4. Alert Routing: Prometheus Detects, Guardian Routes
Prometheus rules detect symptoms. k8s-ai-monitor enriches them with context and routes actionable alerts. We do not rely on Alertmanager for final delivery.
Backend alert rules
Show the backend alert rules
---
apiVersion: monitoring.coreos.com/v1
kind: PrometheusRule
metadata:
name: backend-alerts
namespace: observability
labels:
prometheus: kube-prometheus-stack
role: alert-rules
spec:
groups:
- name: backend.rules
interval: 30s
rules:
# High error rate alert
- alert: BackendHighErrorRate
expr: |
(
sum(rate(app_http_requests_total{job="backend",status=~"5.."}[5m]))

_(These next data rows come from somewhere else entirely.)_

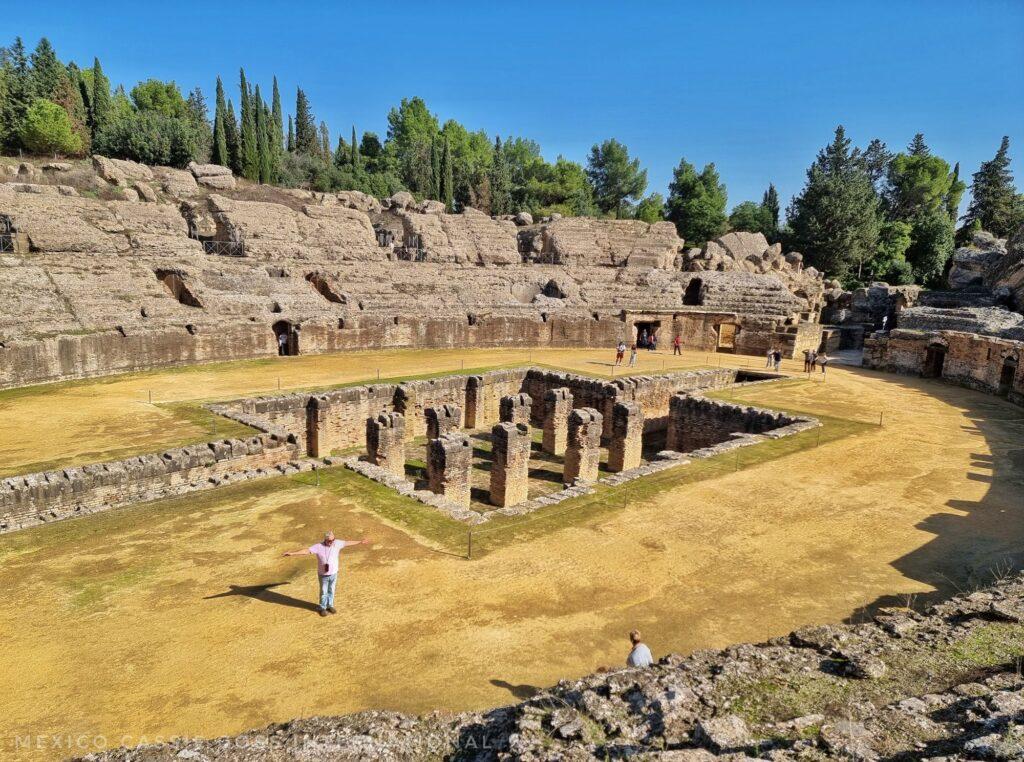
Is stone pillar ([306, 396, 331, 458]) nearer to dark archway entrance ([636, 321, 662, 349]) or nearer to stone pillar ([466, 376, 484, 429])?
stone pillar ([466, 376, 484, 429])

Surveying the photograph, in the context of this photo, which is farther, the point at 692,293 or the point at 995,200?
the point at 995,200

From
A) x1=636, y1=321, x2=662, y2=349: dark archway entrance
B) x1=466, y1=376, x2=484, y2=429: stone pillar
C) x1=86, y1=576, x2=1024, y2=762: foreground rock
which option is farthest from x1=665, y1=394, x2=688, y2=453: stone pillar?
x1=86, y1=576, x2=1024, y2=762: foreground rock

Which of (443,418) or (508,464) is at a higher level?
(443,418)

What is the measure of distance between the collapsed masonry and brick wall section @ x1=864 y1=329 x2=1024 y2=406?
11.8 ft

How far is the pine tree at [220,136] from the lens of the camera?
41562 millimetres

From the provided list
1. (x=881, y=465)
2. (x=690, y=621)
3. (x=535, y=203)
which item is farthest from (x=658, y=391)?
(x=535, y=203)

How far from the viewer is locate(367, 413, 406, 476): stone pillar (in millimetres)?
13273

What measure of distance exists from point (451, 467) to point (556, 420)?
550 centimetres

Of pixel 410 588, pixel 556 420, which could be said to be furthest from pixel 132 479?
pixel 556 420

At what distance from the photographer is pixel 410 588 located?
23.6 feet

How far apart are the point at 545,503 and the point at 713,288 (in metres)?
26.2

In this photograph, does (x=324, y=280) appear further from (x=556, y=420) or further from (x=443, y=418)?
(x=556, y=420)

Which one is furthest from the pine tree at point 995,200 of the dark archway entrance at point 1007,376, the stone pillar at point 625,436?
the stone pillar at point 625,436

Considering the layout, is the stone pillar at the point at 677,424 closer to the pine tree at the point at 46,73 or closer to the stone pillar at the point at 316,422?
the stone pillar at the point at 316,422
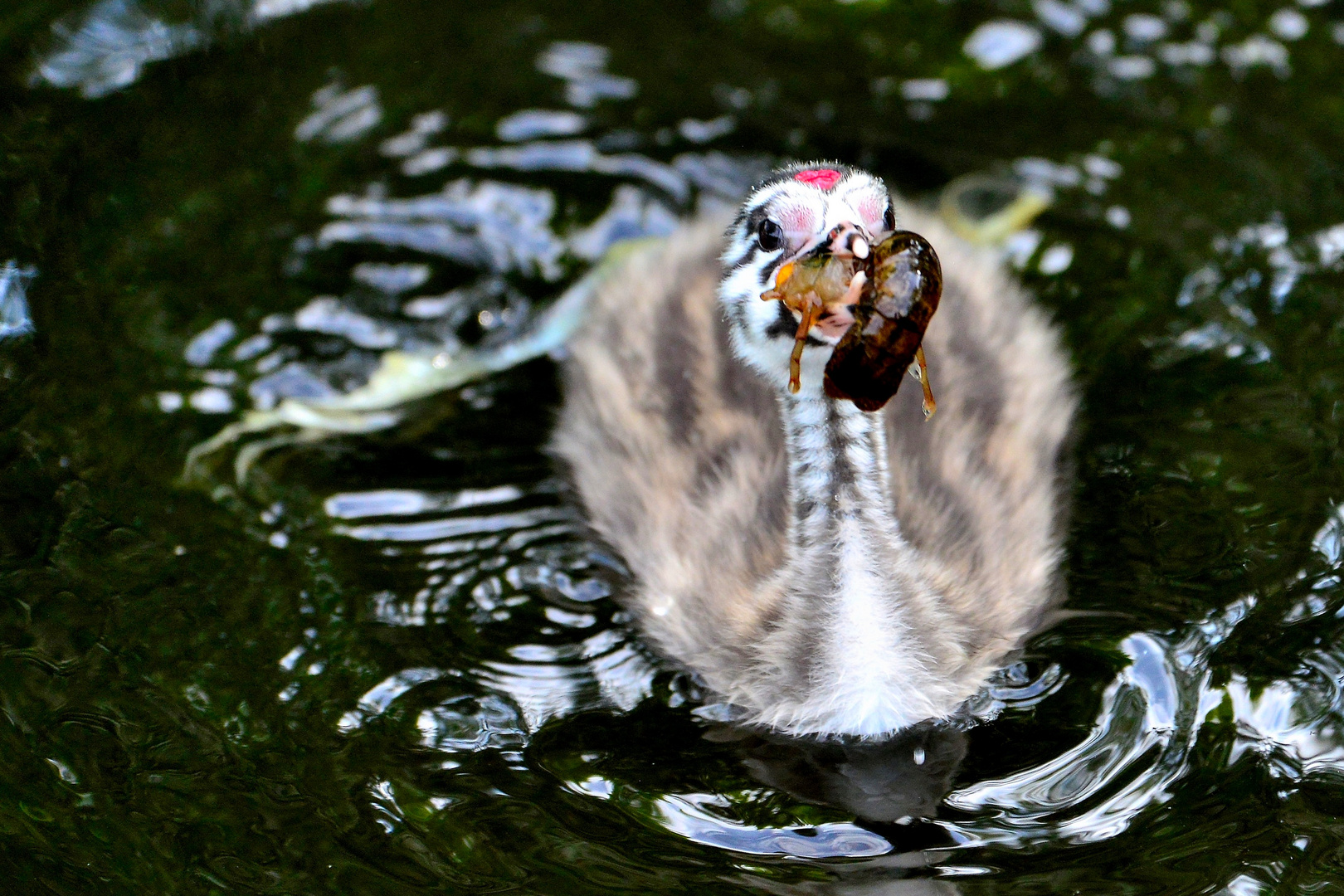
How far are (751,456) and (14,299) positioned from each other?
1964 millimetres

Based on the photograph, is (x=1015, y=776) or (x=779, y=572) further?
(x=779, y=572)

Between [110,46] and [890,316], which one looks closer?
[890,316]

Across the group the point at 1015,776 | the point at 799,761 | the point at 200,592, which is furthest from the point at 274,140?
the point at 1015,776

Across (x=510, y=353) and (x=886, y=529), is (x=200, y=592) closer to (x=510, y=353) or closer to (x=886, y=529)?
(x=510, y=353)

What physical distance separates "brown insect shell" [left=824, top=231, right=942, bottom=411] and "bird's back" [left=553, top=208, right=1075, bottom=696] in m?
0.62

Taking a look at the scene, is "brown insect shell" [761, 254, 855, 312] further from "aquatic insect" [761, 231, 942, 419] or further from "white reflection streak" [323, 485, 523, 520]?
"white reflection streak" [323, 485, 523, 520]

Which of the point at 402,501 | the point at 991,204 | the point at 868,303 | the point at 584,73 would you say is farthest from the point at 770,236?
the point at 584,73

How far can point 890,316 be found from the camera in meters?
2.93

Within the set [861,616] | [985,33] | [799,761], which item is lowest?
[799,761]

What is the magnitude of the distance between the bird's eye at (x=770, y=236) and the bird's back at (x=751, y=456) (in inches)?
22.5

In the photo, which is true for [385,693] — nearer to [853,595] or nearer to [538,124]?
[853,595]

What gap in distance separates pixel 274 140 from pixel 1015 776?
3.07 metres

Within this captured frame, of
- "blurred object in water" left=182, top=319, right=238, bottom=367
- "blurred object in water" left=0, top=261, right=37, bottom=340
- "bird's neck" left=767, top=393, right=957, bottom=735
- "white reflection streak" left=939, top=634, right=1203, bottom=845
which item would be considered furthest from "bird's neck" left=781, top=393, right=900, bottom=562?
"blurred object in water" left=0, top=261, right=37, bottom=340

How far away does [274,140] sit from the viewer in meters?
4.99
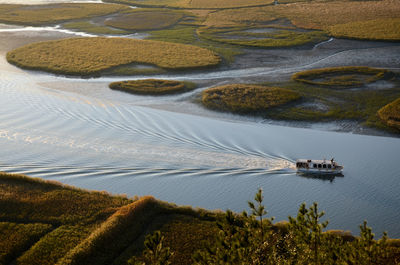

/ clamp_min(sum(rate(app_http_requests_total{job="backend"}[5m])), 1e-9)
) > 0.05
for: 5m
labels:
severity: warning
component: backend
annotations:
summary: "Backend service has high error rate"
description: "Backend error rate is {{ $value | humanizePercentage }} (threshold: 5%)"
runbook: "docs/course/chapter-09-observability/runbook-incident-debug.md"
# Critical error rate alert
- alert: BackendCriticalErrorRate
expr: |
(
sum(rate(app_http_requests_total{job="backend",status=~"5.."}[5m]))
/ clamp_min(sum(rate(app_http_requests_total{job="backend"}[5m])), 1e-9)
) > 0.10
for: 2m
labels:
severity: critical
component: backend
annotations:
summary: "Backend service has critical error rate"
description: "Backend error rate is {{ $value | humanizePercentage }} (threshold: 10%)"
runbook: "docs/course/chapter-09-observability/runbook-incident-debug.md"
# High latency alert (p95)
- alert: BackendHighLatency
expr: |
histogram_quantile(0.95,
sum(rate(app_http_request_duration_seconds_bucket{job="backend"}[5m])) by (le)
) > 1
for: 5m
labels:
severity: warning
component: backend
annotations:
summary: "Backend service has high latency"
description: "Backend p95 latency is {{ $value }}s (threshold: 1s)"
runbook: "docs/course/chapter-09-observability/runbook-incident-debug.md"
# Service down alert
- alert: BackendServiceDown
expr: up{job="backend"} == 0
for: 1m
labels:
severity: critical
component: backend
annotations:
summary: "Backend service is down"
description: "Backend service {{ $labels.instance }} is down"
runbook: "docs/course/chapter-09-observability/runbook-incident-debug.md"
# High memory usage
- alert: BackendHighMemoryUsage
expr: |
(
process_resident_memory_bytes{job="backend"}
/
1024 / 1024 / 1024
) > 0.8
for: 5m
labels:
severity: warning
component: backend
annotations:
summary: "Backend service has high memory usage"
description: "Backend memory usage is {{ $value }}GB (threshold: 0.8GB)"
runbook: "docs/course/chapter-09-observability/runbook-incident-debug.md"
# Too many goroutines
- alert: BackendHighGoroutines
expr: go_goroutines{job="backend"} > 10000
for: 5m
labels:
severity: warning
component: backend
annotations:
summary: "Backend has too many goroutines"
description: "Backend has {{ $value }} goroutines (threshold: 10000)"
runbook: "docs/course/chapter-09-observability/runbook-incident-debug.md"
# Pod restarts
- alert: BackendPodRestarting
expr: |
rate(kube_pod_container_status_restarts_total{
namespace=~"develop|staging|production",
pod=~"backend-.*"
}[15m]) > 0
for: 5m
labels:
severity: warning
component: backend
annotations:
summary: "Backend pod is restarting frequently"
description: "Backend pod {{ $labels.pod }} in namespace {{ $labels.namespace }} is restarting"
runbook: "docs/course/chapter-09-observability/runbook-incident-debug.md"
Safe Workflow (Step-by-Step)
- Start from Metrics: Identify the symptom (latency/error spike).
- Pivot to Traces: Isolate the affected route and span chain.
- Correlate with Logs: Search backend logs using the specific
trace_id. - Identify Cause: Confirm the causal path.
- Act: Execute the lowest-risk mitigation based on the evidence.
- Verify Recovery: Confirm the metrics return to baseline.
This builds on: Availability engineering (Chapter 09) — metrics detect when scaling fails. This enables: Backup and restore (Chapter 11) — observability validates recovery success.